:: Task set ::
a. Rewrite the paragraph of the article on money in relationships that begins "Once you decide on your goals" as a short bulleted list that keeps its main facts.
b. Pick up the article on money in relationships after its last sentence and continue it.

:: Text passage ::
····················
Money disagreements wreak havoc on relationships and can often lead to divorce. Financial stress will likely spill over into your health and your career, causing even more problems. Learn these three tips to start constructive money conversations now and keep financial stress at bay.
Create Joint and Individual Goals, then Assign Dollar Values to Them
Your relationship probably started off with some joint goals - buying a house, traveling, having a family. These goals tend to get lost in the hustle-bustle of life. Make some time to sit down and talk about what you want to achieve during the next year. I usually recommend that you have one serious goal (i.e. buying a house) and one fun goal (i.e. travel).
Once you decide on your goals, figure out how much money you need to set aside each month to achieve them. For example, you may need to set aside $300 each month for a down payment for a house and $200 each month for a vacation. Write these goals on a piece of paper and keep them on your fridge, next to the bathroom mirror, or anywhere else you can easily see them. This will be your motivation for shifting your non-essential spending to something you both want.
Since life should be about celebrations, decide on a reward for either reaching your goal or for milestones if the goal will take a long time to achieve. If you are saving money for a trip, the trip itself will be the reward. If you are saving money for a down payment, plan on a weekend away or a fun purchase for your house when you reach the halfway mark.
····················
:: Entries ::

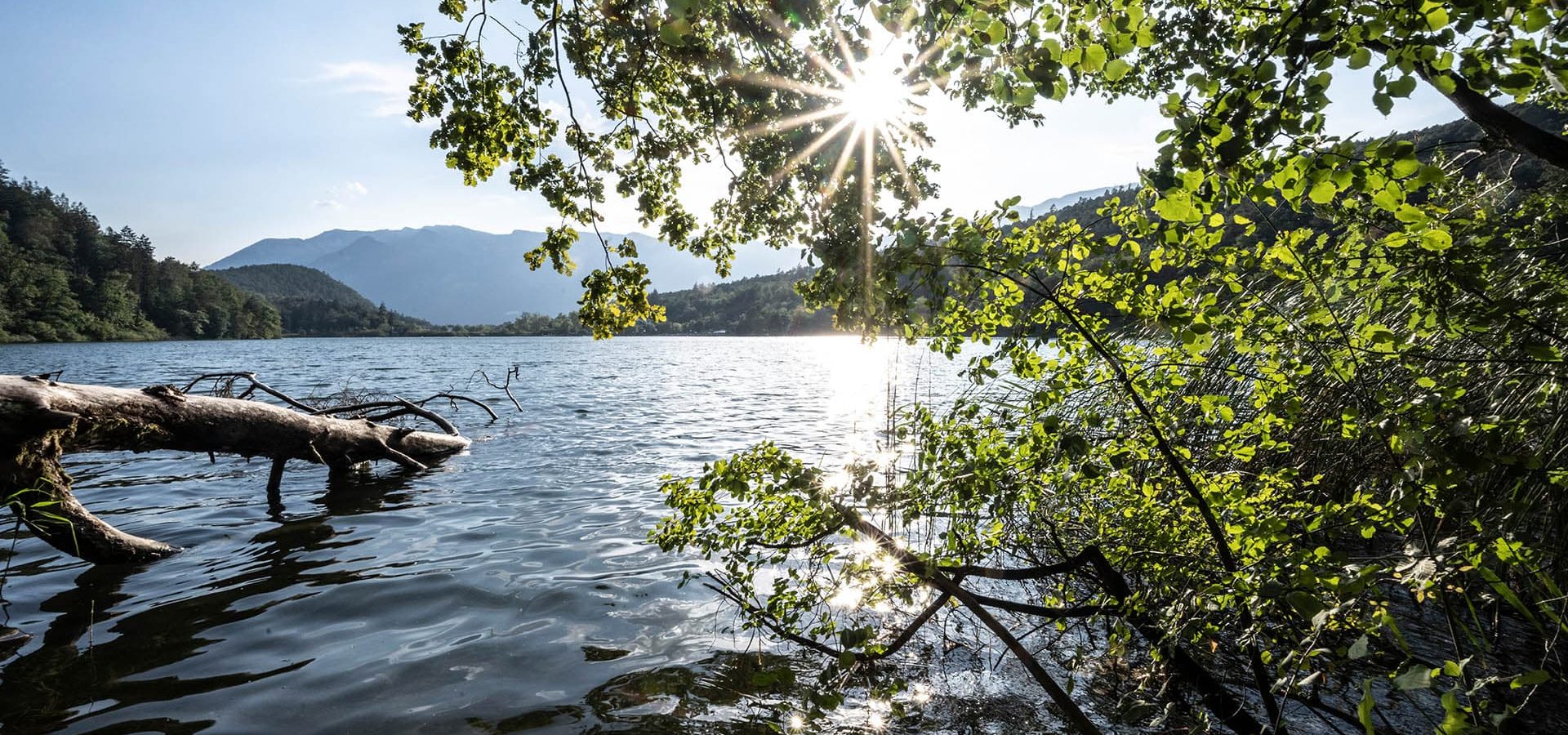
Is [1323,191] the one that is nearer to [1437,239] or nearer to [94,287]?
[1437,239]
····················
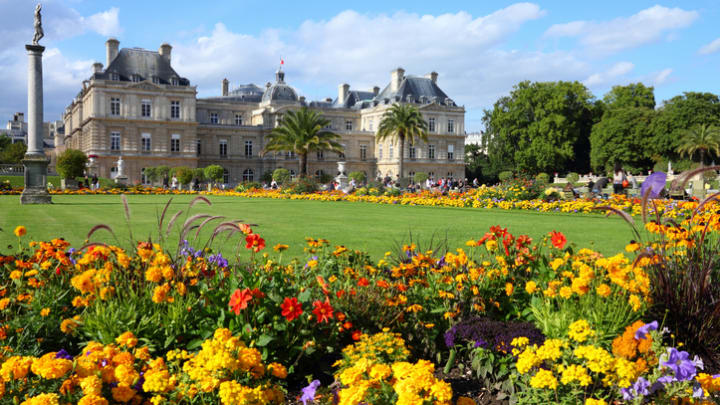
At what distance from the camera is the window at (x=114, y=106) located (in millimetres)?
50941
····················
:: Answers to the exercise ::
a.
- Work out how much to save each month for each goal, such as $300 a month toward a house down payment and $200 a month for a vacation.
- Write the goals on paper and keep them where you can easily see them, such as on the fridge or next to the bathroom mirror.
- Let the goals motivate you to shift non-essential spending toward something you both want.

b.
Set Aside Money for an Adult Allowance for Each of You
My husband and I once spent three entire days fighting over a $15 manicure. Sounds silly, doesn't it? But these are the types of arguments that crop up when money is tight and every dollar counts. To minimize these fights, decide on a monthly amount of money each person can spend on whatever they want. For example, if you fight over how much you each spend on clothes and golf, jointly decide on an annual or monthly amount of money to spend on these items. Figure out how to maximize that money, knowing that when it is gone, there is no more spending.
Read this article for some money-saving tips.
Spend Five Minutes a Week Talking About Money
Just spending five minutes a week asking each other the following questions can go a long way toward constructively talking about money:
- How much money is in the checking account?
- Have all of the bills been paid? If not, what needs to be paid and is there enough money to pay them now?
- Are there any upcoming expenses we need to be concerned about?
These tips should help you productively talk about money on a regular basis, avoid fighting about it and free up your energy to focus on your relationships, your health and your career.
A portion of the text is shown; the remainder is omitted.